Crowd surveillance, especially from a distance, is a more complicated process. In crowds faces tend to be partially hidden along with the possibility of weather conditions affecting lighting. The BOSS research is preparing to conquer those obstacles by the generation of greater information.
BOSS is made up of two towers with robotic camera structures. These cameras use distance and infrared sensor mechanisms which take multiple pictures from different angles. These photos are then made into 3-D images which allow different points on a face to be included in the comparison.
Homeland Security used the Pacific Northwest National Laboratory to test the BOSS system. Analysis was made by using 30 volunteers whose facial data would be intertwined in a database with 1,000 mug shots to see whether the system could consistently identify any of the volunteers.
After performing six tests it was determined that the technology’s overall accuracy was not quite ready and police departments should not yet use it.
Electronic Warfare Associates, Ed Tivol, said their goal was to have a match of at least 80 percent from a range of about 100 meters. He said the goal was reached from a closer distance but when tested from distances farther away the accuracy fell below 70 percent. He also raved about how fast the system processed images; which was under 30 seconds. He said the results had been increasingly positive and showed great improvement with each test.

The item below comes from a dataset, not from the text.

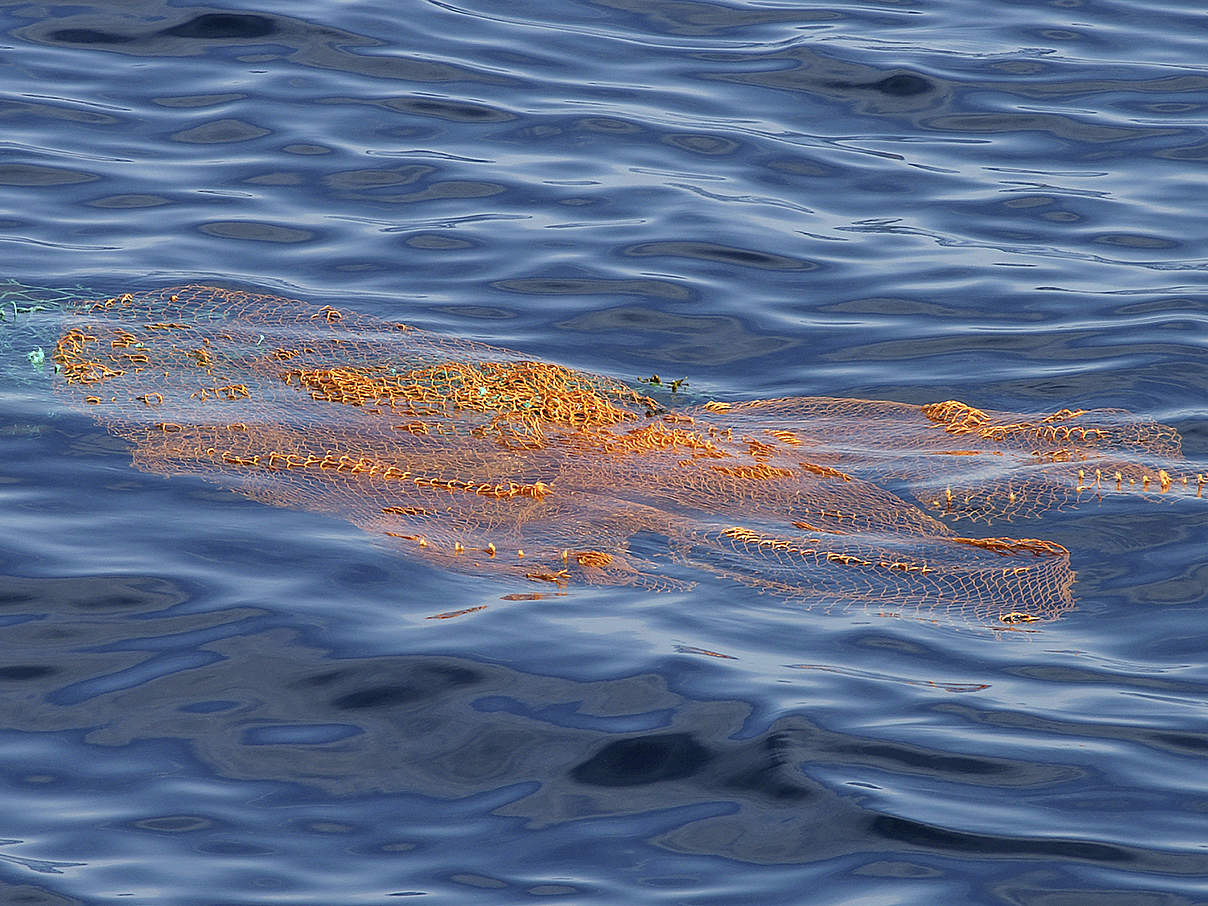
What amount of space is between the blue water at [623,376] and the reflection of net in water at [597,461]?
153 mm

Even with the great reviews they all agreed that 30 seconds is not fast enough for security purposes. With this percentage of inaccuracy and low speed they would run the risk of unnecessarily involving too many innocent people.
For more than a decade there have been hints of building this type of system. Initially it was primarily for high-profile concerns such as searching for terrorism suspects in an inaugural parade for the president, looking for fugitives in crowded sections of New York or even identifying card swindlers in busy casinos.
Even though there have been great advances in computer power, the technical challenges involved when scanning crowds from a distance have proven to be far more difficult. This process of scanning is still too slow and not yet reliable enough.
Boss may not be release ready yet but the federal government is making significant progress with the development of this surveillance system.